40. Among the Teetotallers

By Peter Fraenkel

1958, Monrovia, Liberia. Just married. We had moved to a little house that Merran, my new wife, had leased from some missionaries. It was in New Krutown, a tribal village on the edge of Monrovia. Merran was working on a social study of the Kru community so the house was well situated to observe ….and to be observed.

We were close to a busy Pentecostal church. Hymn singing sounded many a day and, on feast days, throughout the night.

Days were hot, sometimes very hot. The coolest spot was our shaded front veranda. The church’s Ladies League marched past in procession and waved to us cheerfully without interrupting their hymn. Merran was innocently lighting a cigarette. The leading lady stopped, turned, marched on to our veranda and pointed to the glowing fag:

“God doesn’t like it!”

Merran stubbed out her cigarette. As a non-smoker I was not greatly sympathetic. But I did wonder: Merran had a one-year fellowship. Could she keep off tobacco that long?

Dusk came. The day cooled – time for a relaxing drink. We had both lived in other parts of Africa where a “sundowner” – whisky-and-soda with ice -was the norm, at least among whites. In Liberia, however, whisky was heavily taxed and we were poor. We found a tolerable alternative: Spanish brandy. This was much cheaper because – we suspected – it had been smuggled in. Yes, customs duties could be avoided, but could the Ladies League – and God?

We cautiously brought out cups and saucers and a teapot filled with brandy and soda.

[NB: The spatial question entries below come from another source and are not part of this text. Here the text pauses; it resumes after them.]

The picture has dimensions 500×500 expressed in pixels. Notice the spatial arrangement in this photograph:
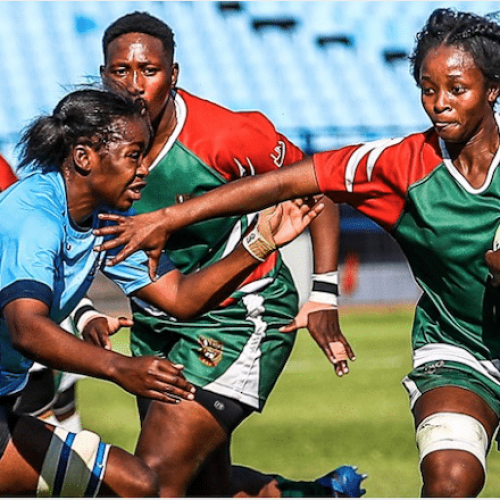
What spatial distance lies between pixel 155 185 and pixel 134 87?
0.46 metres

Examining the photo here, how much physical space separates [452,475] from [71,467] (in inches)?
50.9

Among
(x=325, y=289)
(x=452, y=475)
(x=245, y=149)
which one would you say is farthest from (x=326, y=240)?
(x=452, y=475)

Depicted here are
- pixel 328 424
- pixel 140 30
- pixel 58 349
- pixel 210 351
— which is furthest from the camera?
pixel 328 424

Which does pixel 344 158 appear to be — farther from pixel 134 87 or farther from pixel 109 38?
pixel 109 38

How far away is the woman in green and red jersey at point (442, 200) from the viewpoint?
13.2 ft

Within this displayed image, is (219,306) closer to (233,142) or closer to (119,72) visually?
(233,142)

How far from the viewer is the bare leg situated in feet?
12.5

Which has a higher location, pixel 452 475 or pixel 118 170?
pixel 118 170

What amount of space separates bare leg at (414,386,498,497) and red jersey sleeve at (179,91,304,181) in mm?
1448

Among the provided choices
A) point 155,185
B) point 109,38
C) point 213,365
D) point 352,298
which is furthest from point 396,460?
point 352,298

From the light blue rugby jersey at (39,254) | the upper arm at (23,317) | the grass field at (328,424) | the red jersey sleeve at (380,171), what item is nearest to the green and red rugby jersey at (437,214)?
the red jersey sleeve at (380,171)

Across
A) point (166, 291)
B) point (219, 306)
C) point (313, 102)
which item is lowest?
point (166, 291)

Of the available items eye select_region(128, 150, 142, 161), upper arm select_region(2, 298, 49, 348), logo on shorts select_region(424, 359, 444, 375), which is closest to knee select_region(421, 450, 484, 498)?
logo on shorts select_region(424, 359, 444, 375)

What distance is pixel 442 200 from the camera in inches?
163
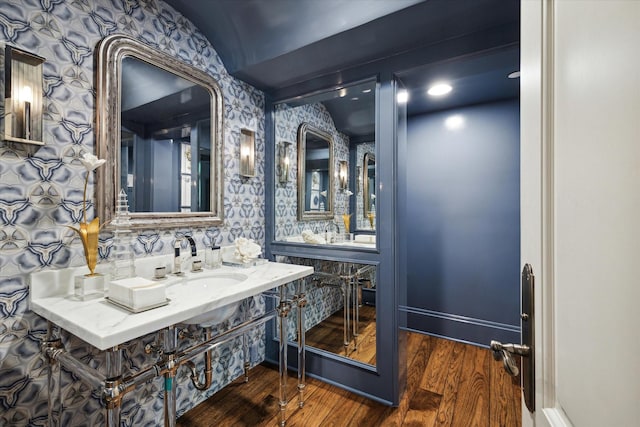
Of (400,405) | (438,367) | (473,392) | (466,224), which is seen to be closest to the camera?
(400,405)

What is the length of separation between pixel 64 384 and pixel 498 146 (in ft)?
10.6

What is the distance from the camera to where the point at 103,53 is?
135cm

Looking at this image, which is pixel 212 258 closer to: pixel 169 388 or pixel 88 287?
pixel 88 287

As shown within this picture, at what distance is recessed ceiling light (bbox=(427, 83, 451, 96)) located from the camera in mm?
2286

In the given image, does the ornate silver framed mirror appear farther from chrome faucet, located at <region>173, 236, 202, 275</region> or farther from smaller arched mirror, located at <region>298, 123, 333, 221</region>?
chrome faucet, located at <region>173, 236, 202, 275</region>

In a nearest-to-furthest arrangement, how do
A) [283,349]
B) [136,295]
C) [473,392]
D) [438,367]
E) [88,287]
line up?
[136,295], [88,287], [283,349], [473,392], [438,367]

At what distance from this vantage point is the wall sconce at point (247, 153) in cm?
211

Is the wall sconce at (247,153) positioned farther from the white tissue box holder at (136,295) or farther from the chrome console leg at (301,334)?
the white tissue box holder at (136,295)

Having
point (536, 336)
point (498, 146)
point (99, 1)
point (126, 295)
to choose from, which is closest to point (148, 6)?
point (99, 1)

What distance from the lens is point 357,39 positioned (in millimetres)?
1651

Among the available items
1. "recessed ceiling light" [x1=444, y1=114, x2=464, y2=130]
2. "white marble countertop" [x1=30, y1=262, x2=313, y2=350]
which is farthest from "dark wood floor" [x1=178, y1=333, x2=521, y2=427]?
"recessed ceiling light" [x1=444, y1=114, x2=464, y2=130]

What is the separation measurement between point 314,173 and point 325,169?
10 cm

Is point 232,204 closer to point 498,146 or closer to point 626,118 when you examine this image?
point 626,118

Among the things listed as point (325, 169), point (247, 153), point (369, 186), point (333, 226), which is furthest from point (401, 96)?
point (247, 153)
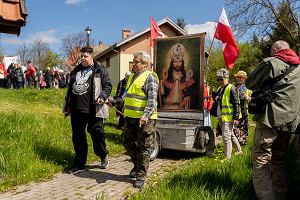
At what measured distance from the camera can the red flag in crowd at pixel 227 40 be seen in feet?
32.2

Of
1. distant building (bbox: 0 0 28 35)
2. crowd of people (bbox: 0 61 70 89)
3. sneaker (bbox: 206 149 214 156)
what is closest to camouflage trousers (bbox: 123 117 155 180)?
distant building (bbox: 0 0 28 35)

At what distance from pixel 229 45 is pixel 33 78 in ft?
62.8

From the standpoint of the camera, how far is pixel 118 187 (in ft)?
19.8

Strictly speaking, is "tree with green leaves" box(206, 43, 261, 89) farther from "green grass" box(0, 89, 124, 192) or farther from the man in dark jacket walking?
the man in dark jacket walking

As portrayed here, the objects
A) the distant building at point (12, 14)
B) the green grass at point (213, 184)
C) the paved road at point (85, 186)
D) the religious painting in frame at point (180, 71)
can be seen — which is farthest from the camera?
the religious painting in frame at point (180, 71)

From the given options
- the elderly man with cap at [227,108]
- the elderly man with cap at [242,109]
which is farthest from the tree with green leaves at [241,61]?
the elderly man with cap at [227,108]

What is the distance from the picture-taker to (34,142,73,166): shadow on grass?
23.7 ft

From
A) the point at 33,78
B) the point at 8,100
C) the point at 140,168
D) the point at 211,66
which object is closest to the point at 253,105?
the point at 140,168

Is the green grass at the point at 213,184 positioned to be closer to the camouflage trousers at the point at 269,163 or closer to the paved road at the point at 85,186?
the camouflage trousers at the point at 269,163

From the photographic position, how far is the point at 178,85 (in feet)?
31.3

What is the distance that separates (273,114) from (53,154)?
175 inches

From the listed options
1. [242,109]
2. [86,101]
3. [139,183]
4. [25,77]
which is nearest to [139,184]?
[139,183]

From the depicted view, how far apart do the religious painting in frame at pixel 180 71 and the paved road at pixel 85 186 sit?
241cm

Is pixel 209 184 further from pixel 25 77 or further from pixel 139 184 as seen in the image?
pixel 25 77
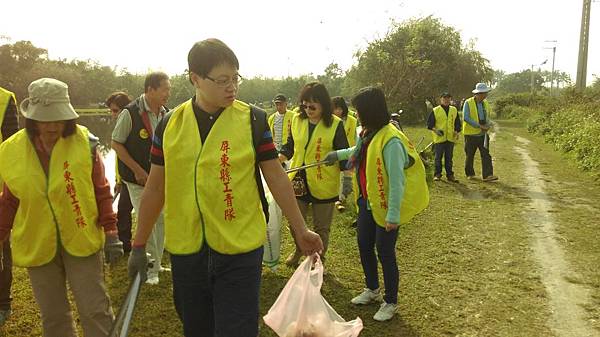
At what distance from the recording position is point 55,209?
2.42 m

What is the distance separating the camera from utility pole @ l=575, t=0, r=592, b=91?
23.8 meters

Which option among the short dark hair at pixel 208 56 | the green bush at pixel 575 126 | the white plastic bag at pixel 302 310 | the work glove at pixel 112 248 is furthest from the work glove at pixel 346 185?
the green bush at pixel 575 126

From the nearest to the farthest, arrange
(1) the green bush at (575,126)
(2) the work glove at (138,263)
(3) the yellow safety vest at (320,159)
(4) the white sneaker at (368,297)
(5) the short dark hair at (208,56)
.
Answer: (5) the short dark hair at (208,56)
(2) the work glove at (138,263)
(4) the white sneaker at (368,297)
(3) the yellow safety vest at (320,159)
(1) the green bush at (575,126)

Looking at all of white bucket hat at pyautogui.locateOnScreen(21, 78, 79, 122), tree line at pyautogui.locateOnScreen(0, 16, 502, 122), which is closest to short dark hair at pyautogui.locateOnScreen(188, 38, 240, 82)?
white bucket hat at pyautogui.locateOnScreen(21, 78, 79, 122)

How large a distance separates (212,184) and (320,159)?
230cm

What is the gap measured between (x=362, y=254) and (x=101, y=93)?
47834 mm

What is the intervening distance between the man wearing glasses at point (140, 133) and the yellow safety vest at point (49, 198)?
1.43m

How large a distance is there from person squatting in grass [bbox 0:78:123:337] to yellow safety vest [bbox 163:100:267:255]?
0.66m

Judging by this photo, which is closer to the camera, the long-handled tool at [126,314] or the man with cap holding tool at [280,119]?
the long-handled tool at [126,314]

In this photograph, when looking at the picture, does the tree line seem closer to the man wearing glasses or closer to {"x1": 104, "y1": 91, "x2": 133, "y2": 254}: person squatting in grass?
{"x1": 104, "y1": 91, "x2": 133, "y2": 254}: person squatting in grass

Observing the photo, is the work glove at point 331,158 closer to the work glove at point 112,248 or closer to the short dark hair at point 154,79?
the short dark hair at point 154,79

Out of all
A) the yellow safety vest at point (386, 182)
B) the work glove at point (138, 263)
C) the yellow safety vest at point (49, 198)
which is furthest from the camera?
the yellow safety vest at point (386, 182)

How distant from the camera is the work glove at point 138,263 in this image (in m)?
2.22

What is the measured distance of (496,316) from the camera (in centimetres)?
369
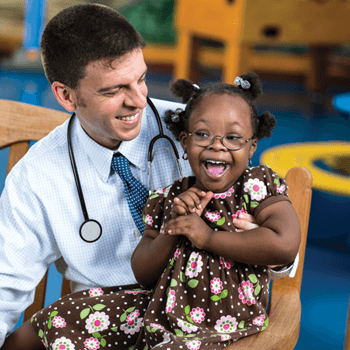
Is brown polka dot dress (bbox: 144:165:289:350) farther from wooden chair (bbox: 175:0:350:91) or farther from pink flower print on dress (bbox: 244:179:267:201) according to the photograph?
wooden chair (bbox: 175:0:350:91)

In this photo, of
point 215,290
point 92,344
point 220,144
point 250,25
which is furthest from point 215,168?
point 250,25

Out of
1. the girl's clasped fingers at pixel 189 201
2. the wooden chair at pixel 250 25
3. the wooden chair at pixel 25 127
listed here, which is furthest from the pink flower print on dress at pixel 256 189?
the wooden chair at pixel 250 25

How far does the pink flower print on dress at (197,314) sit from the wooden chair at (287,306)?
0.09 m

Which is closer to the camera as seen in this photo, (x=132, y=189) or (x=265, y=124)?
(x=265, y=124)

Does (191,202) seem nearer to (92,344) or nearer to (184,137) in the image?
(184,137)

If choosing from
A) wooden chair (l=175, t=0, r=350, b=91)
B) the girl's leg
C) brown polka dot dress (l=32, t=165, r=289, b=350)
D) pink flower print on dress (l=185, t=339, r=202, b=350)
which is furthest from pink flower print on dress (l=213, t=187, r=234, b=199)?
wooden chair (l=175, t=0, r=350, b=91)

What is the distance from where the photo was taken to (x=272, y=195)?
3.72ft

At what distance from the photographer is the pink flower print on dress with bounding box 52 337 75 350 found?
43.6 inches

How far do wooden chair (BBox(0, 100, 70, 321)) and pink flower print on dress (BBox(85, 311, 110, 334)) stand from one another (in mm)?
291

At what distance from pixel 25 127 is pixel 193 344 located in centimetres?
75

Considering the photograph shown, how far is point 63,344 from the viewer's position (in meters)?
1.11

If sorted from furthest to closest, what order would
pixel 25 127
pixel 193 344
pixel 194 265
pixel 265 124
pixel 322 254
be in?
1. pixel 322 254
2. pixel 25 127
3. pixel 265 124
4. pixel 194 265
5. pixel 193 344

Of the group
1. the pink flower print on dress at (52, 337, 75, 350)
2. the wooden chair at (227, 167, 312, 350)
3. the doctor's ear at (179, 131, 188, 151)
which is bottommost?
the pink flower print on dress at (52, 337, 75, 350)

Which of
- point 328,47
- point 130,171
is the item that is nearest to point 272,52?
point 328,47
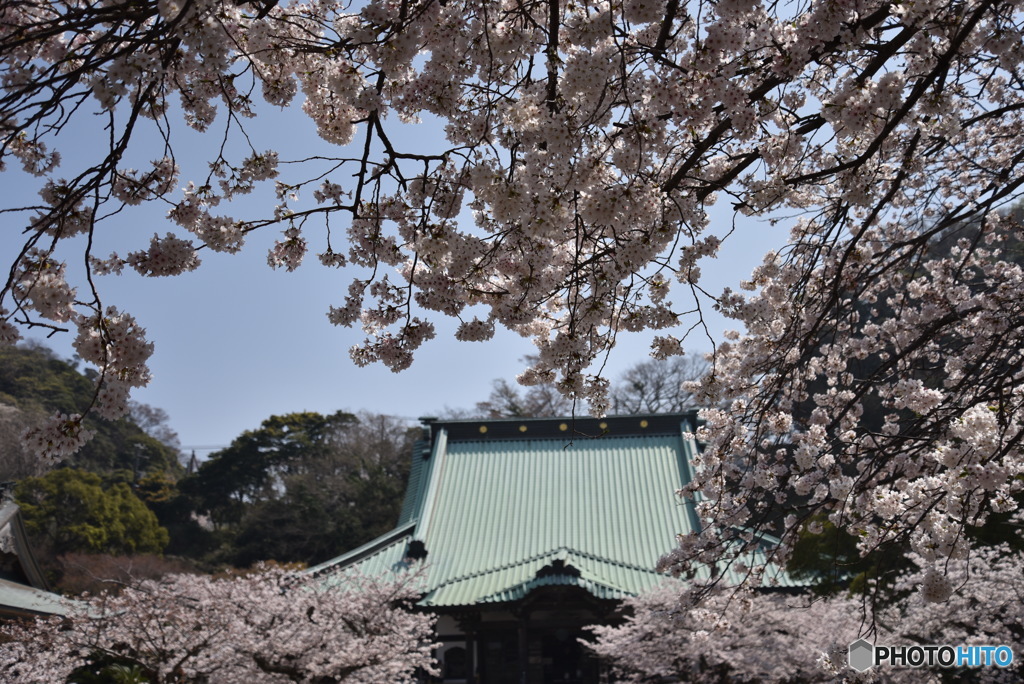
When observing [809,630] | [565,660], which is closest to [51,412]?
[565,660]

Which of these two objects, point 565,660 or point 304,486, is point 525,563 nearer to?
point 565,660

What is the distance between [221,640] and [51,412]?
16039 mm

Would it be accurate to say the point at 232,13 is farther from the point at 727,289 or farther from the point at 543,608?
the point at 543,608

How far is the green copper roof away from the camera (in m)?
9.06

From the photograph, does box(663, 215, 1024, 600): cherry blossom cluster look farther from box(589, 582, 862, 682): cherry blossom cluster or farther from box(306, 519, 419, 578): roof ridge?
box(306, 519, 419, 578): roof ridge

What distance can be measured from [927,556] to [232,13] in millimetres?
3793

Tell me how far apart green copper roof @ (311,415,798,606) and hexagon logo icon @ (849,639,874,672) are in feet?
11.9

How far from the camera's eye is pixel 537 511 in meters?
11.4

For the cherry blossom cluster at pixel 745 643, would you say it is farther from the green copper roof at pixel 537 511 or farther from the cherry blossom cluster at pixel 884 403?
the cherry blossom cluster at pixel 884 403

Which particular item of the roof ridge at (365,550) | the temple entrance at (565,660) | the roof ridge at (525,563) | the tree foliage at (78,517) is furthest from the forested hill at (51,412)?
the temple entrance at (565,660)

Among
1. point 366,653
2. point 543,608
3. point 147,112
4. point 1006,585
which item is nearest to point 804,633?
point 1006,585

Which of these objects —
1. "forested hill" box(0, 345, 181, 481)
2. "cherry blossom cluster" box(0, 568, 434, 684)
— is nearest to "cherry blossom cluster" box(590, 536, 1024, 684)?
"cherry blossom cluster" box(0, 568, 434, 684)

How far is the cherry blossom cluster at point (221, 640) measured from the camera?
634 centimetres

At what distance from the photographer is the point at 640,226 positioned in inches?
87.6
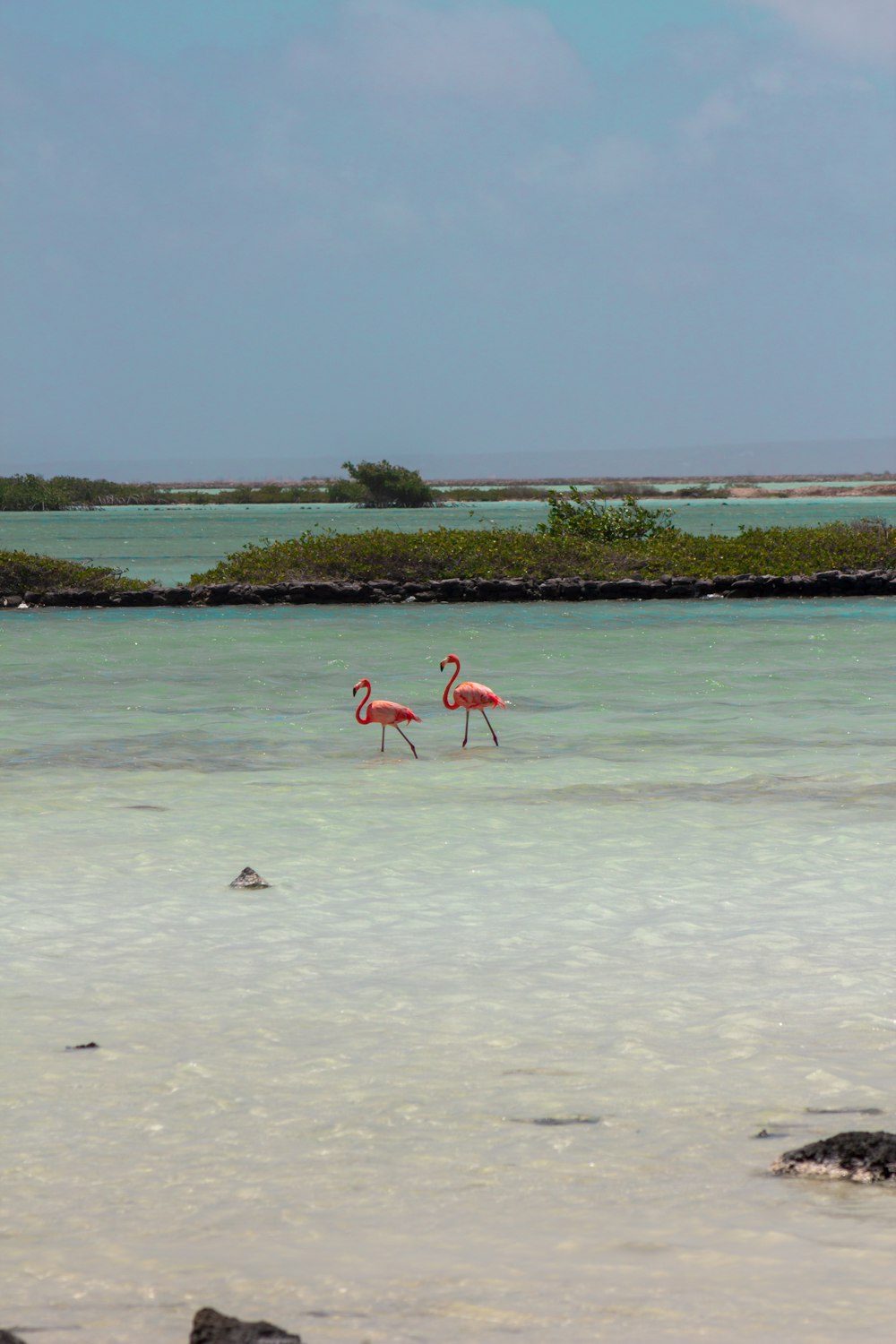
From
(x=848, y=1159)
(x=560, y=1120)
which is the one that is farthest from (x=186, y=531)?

As the evening cooled we relaxed on our veranda. The Ladies’ League passed by, singing and waved to us, suspecting no evil.

Brandy arrived somewhat irregularly, brought in by “Last Price”. We never knew his real name but that’s what everybody called him: Last Price. We noticed that his visits coincided with the arrival of a French tramp steamer in Monrovia port. A day after docking he would call and from his rucksack would produce a bottle or two. His price was always announced as “my last price” but we knew (and he knew we knew) there would be other, laster prices.

Merran was working hard, interviewing all morning, taking notes, typing up the notes in the afternoon. I tried to make myself useful but there was little for me to do. One of the neighbourhood lads occasionally dropped in for a chat. Wambi was at secondary school though he was rather old to be still at school. This was, however, not unusual. Many young Liberians had to interrupt their schooling to earn money to pay the next year’s school fees. He told me he hoped to become a doctor.

One day he confided to me that he had just had to walk half a mile to get hold of a bottle of beer. Moreover, he had to do it stealthily what with all that “God palaver” about. His momma was one of the “God fearing”. She was, in fact, the choir leader of the Ladies’ League. She was a market trader. Such women were often wealthy and influential. Had I not noticed her? She had been at the head of the choir which had marched past a little earlier. They had been singing lustily:

“Tubman* is a father to his people.

He give me a house.

He give me good water.

Tubman is a daddy to his people.”

I offered Wambi a cup of tea. He wasn’t very interested. Rashly I said “This is special tea. You’ll like it.”

He did.

He turned up again the next day, introducing “my cousin Bofu. If you have got a cup of tea, he will drink it….”

I poured him a cup but as I did so I realised I was making a mistake. A serious mistake. No doubt he had more cousins…. many more. Before long our veranda would be known as a den of vice. What was I doing to Merran’s research situation? She had had to battle for some years to get this fellowship. They had been reluctant to send a pretty young girl into “darkest Africa”. She had overcome their reluctance but now her own husband… her husband of only five weeks …. What was I doing?

Drastic action was required. Immediately.

“Listen: You keep your mouth shut. If you tell one more person, I’ll go and talk to your mother….”

He almost dropped his cup: “No, no, no, I beg of you! She’ll stop my school fees. She will. She’s full of this God palaver. What will become of me? I beg of you, man!”

“And you? Aren’t you God fearing?”

“Me? Well, yes…. maybe. But … I’m more…. Momma fearing!”

The rest was silence.


*William Vacanarat Shadrach Tubman – president of Liberia 1944-1971 – longest serving president of the country.